- THE REQUEST
Could you reproduce word for word the lines from the one containing "Which is closest to [299,121] when comparing" through the final line, and nothing else?

:: INPUT RECORDS ::

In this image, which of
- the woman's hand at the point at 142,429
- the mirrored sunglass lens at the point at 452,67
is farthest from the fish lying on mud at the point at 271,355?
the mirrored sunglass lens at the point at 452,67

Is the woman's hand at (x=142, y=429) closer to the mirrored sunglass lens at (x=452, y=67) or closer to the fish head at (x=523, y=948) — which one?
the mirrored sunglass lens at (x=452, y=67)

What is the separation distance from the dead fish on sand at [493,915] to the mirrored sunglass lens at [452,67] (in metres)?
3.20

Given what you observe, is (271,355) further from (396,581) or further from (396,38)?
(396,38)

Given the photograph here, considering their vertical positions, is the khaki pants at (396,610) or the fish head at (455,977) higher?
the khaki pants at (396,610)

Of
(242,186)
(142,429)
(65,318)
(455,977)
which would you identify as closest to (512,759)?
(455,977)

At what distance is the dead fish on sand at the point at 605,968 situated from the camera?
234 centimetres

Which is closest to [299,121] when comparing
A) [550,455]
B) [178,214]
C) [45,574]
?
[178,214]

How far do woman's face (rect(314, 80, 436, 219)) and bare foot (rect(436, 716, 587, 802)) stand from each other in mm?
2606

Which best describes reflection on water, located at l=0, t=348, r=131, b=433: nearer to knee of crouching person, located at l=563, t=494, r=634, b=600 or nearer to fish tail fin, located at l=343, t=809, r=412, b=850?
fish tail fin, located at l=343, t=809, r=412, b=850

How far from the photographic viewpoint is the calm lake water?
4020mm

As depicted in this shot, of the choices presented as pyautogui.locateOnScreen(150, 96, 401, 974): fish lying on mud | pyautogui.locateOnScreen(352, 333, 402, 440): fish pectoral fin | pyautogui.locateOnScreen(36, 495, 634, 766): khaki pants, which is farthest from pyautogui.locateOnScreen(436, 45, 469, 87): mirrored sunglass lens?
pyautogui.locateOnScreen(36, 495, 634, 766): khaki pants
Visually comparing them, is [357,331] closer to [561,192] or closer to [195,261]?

:::

- SOLUTION TO THE PROBLEM
Which is closest to [299,121] when comparing
A) [550,455]
B) [178,214]
C) [45,574]
?
[178,214]

How far do woman's face (rect(314, 80, 436, 219)) and bare foot (rect(436, 716, 587, 802)) stand from each other in mm?
2606

Which best describes reflection on water, located at l=0, t=348, r=131, b=433: nearer to knee of crouching person, located at l=563, t=494, r=634, b=600 or nearer to fish tail fin, located at l=343, t=809, r=412, b=850?
fish tail fin, located at l=343, t=809, r=412, b=850

How far from the photographic viewpoint is the calm lake water?
4020mm

As depicted in this shot, of the choices presented as pyautogui.locateOnScreen(150, 96, 401, 974): fish lying on mud | pyautogui.locateOnScreen(352, 333, 402, 440): fish pectoral fin | pyautogui.locateOnScreen(36, 495, 634, 766): khaki pants, which is farthest from pyautogui.locateOnScreen(436, 45, 469, 87): mirrored sunglass lens?
pyautogui.locateOnScreen(36, 495, 634, 766): khaki pants
Visually comparing them, is [357,331] closer to [561,192] or closer to [195,261]?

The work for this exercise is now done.